### Records for this exercise
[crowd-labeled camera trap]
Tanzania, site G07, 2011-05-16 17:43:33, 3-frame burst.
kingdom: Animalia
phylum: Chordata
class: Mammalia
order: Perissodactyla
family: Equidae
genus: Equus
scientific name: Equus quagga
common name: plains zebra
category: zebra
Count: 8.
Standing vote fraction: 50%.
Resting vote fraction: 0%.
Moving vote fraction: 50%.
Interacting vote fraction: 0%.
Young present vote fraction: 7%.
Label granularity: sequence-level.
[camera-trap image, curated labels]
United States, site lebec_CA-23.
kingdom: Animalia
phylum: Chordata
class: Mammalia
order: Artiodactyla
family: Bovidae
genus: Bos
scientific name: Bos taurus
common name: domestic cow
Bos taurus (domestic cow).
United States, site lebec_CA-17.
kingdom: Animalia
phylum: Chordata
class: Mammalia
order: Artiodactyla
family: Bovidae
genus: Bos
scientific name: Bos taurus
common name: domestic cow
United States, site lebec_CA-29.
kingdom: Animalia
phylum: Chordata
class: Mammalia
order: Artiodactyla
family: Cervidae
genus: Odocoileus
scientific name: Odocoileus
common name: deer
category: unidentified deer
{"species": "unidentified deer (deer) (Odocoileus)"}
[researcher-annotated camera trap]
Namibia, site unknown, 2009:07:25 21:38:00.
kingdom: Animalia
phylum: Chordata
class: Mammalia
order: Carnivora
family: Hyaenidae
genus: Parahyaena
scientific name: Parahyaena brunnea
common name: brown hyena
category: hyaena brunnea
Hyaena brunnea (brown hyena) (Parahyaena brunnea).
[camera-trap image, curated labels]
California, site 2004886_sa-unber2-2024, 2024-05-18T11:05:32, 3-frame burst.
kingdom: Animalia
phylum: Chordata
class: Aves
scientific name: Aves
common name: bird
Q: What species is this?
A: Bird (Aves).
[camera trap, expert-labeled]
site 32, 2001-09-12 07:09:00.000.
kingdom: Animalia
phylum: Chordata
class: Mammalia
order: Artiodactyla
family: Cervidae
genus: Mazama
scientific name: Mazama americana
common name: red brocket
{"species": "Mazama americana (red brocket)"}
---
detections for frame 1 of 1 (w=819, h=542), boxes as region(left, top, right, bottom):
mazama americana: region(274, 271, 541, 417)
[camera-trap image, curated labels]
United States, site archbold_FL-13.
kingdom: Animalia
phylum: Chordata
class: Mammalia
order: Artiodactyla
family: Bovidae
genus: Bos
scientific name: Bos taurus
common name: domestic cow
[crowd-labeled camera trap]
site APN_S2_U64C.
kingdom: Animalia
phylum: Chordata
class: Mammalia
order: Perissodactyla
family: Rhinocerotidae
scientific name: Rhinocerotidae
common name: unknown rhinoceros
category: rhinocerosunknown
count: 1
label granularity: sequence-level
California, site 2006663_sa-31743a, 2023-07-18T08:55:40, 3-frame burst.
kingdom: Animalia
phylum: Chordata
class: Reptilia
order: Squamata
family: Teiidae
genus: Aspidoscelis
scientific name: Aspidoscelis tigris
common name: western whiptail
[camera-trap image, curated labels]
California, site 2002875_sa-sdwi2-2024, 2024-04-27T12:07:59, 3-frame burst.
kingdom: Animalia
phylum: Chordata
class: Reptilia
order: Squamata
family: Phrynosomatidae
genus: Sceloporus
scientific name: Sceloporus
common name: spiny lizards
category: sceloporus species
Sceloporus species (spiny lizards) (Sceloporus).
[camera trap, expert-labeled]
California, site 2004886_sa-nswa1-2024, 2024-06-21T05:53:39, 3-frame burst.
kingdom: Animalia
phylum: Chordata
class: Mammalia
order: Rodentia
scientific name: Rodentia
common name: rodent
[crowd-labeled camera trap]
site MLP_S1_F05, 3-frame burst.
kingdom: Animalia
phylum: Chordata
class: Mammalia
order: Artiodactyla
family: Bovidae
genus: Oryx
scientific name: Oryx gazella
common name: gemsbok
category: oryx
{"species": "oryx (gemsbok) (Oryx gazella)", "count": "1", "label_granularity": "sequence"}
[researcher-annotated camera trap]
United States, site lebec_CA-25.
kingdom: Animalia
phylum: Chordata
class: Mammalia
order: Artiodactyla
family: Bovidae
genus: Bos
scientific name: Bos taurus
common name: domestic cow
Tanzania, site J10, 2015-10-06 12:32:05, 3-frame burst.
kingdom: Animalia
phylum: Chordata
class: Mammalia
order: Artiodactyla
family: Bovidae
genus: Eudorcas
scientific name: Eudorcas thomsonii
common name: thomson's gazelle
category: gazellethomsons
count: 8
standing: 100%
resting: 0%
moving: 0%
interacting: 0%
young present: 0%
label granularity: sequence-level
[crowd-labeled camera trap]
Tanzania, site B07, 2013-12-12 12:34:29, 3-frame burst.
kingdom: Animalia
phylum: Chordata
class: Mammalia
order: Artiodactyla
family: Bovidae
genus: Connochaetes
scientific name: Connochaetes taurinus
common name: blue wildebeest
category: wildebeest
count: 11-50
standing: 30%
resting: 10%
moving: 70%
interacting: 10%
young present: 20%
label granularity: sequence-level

### Exercise description
What lines of the material above include "gazella"? Copy each one.

### Finished exercise
scientific name: Oryx gazella
{"species": "oryx (gemsbok) (Oryx gazella)", "count": "1", "label_granularity": "sequence"}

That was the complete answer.